Bu ülke hapishaneleri, hüküm giymeden 14 yıl tutuklu olarak hapishanede çürüyen insanlarla doluysa... Hapishanelerdeki insanların yarıya yakını tutukluysa... çekiverin adaletin kuyruğunu... Orada sadece zulümden bahsedebiliriz... Balbay, boşuna kitabına Zulümhane adını koymadı!
Mehmet Haberal, tahliye isteklerini yeterli, hukuki, vicdani bir neden göstermeden durmadan reddeden yargıçlar hakkında tazminat davası açıyor.. Yargıtay da, Türkiye'deki hapishaneye tıkma/hapishanede tutma histerisini gözönüne alıyor, çağımızda insan hak ve özgürlüklerinin ulaştığı yüksek duyarlığa uygun davranıyor, 9 yargıcın Haberal'a tazminat ödemesine karar veriyor...
Bu karar, adalette karşılıklı hak ve özgürlükleri dengeleyicidir. Yargıçlar tanrı katında kimseler değildir. Yargıcın yargıç, hukuk, adalet vicdanı son derece üst düzeyde olmalıdır; VİCDANI, siyasi ve ideolojik veya başka her türlü etkileyici olguya mümkün olduğunca kapalı olmalıdır! Veya etkilense bile bunun –en düşük düzeyde!–bir derecesi olmalıdır...

• _İstek 1_: Kayıtlarda "carved" dizesini içeren bütün satırları topla. Büyük-küçük harf farkı önemlidir.
Metin ile kayıtlar ayrı kaynaklardan alınmıştır.

• _Kullanılacak veriler_:
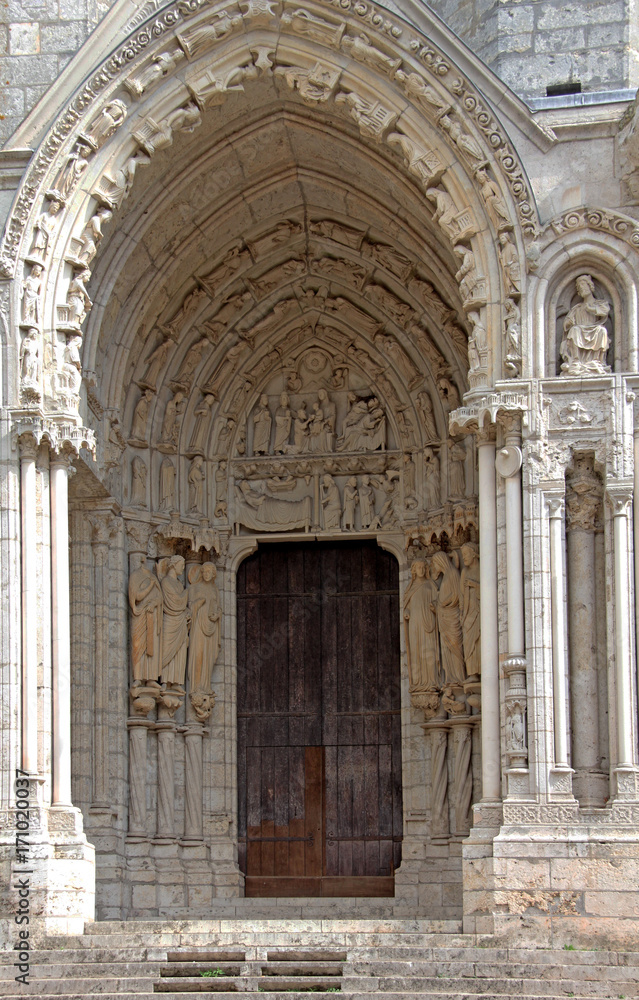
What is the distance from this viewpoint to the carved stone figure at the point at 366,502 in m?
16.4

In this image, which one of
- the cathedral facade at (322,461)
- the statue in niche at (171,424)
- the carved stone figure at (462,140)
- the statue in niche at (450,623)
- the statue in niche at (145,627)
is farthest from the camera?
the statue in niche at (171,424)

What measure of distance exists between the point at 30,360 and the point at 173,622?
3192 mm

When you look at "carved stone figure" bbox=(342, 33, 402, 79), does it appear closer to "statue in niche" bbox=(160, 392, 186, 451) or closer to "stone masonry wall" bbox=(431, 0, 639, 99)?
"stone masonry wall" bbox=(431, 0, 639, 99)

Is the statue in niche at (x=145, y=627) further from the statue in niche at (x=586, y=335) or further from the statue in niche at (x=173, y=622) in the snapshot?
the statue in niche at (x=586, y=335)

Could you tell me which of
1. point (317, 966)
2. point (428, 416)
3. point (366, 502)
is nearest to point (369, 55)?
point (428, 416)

---

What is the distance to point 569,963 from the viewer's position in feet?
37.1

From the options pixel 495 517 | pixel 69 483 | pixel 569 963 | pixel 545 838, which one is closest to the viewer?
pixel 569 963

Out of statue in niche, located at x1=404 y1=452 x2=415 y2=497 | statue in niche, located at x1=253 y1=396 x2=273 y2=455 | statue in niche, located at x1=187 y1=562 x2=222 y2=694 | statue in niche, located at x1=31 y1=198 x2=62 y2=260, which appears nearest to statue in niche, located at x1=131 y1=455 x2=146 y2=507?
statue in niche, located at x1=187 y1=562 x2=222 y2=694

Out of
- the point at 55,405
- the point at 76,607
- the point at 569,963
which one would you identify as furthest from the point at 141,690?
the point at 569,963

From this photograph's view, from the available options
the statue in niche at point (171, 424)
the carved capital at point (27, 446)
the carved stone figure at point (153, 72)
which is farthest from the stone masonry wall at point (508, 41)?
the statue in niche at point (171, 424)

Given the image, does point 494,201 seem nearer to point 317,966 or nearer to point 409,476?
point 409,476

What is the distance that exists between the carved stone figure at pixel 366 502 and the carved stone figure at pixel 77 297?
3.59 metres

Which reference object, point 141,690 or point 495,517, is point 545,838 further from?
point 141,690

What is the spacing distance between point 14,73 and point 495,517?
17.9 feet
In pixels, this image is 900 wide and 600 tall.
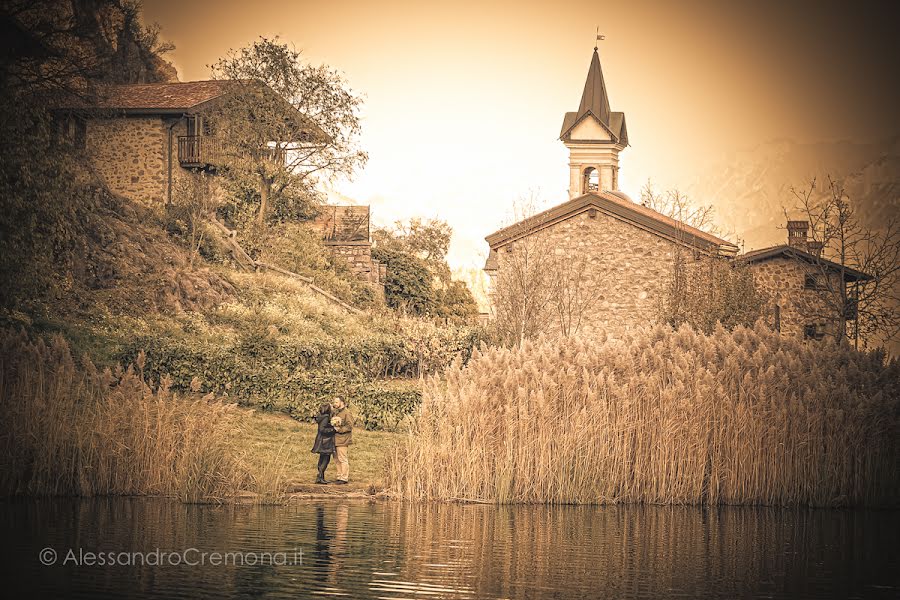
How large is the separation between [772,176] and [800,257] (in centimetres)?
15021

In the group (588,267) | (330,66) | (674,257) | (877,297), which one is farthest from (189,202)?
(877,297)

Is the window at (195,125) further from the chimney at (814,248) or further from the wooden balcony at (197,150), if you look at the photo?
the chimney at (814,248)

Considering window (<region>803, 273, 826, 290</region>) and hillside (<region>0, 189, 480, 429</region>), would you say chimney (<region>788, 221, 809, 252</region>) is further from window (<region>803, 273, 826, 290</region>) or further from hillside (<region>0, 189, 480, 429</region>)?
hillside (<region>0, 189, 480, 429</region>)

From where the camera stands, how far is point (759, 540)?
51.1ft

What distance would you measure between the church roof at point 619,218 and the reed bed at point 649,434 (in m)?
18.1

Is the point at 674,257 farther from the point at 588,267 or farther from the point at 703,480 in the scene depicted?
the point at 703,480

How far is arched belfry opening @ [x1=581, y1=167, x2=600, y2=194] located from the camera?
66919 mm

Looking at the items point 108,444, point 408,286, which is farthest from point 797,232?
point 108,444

• _İstek 2_: Okunacak metinde "Bu ülke hapishaneleri, hüküm" ile "ödemesine karar veriyor..." arasındaki bölümü, iki uç da dahil olmak üzere olduğu gibi döndür.

• _Tam çıktı 1_:
What is the distance from this viewpoint to the carved stone figure at the point at 366,502 in m?
- the carved stone figure at (462,140)
When you look at "carved stone figure" bbox=(342, 33, 402, 79), does it appear closer to "statue in niche" bbox=(160, 392, 186, 451) or closer to "stone masonry wall" bbox=(431, 0, 639, 99)?
the carved capital at point (27, 446)
the carved stone figure at point (153, 72)
What is the distance that exists between the carved stone figure at pixel 366 502 and the carved stone figure at pixel 77 297?

• _Tam çıktı 2_:
Bu ülke hapishaneleri, hüküm giymeden 14 yıl tutuklu olarak hapishanede çürüyen insanlarla doluysa... Hapishanelerdeki insanların yarıya yakını tutukluysa... çekiverin adaletin kuyruğunu... Orada sadece zulümden bahsedebiliriz... Balbay, boşuna kitabına Zulümhane adını koymadı!
Mehmet Haberal, tahliye isteklerini yeterli, hukuki, vicdani bir neden göstermeden durmadan reddeden yargıçlar hakkında tazminat davası açıyor.. Yargıtay da, Türkiye'deki hapishaneye tıkma/hapishanede tutma histerisini gözönüne alıyor, çağımızda insan hak ve özgürlüklerinin ulaştığı yüksek duyarlığa uygun davranıyor, 9 yargıcın Haberal'a tazminat ödemesine karar veriyor...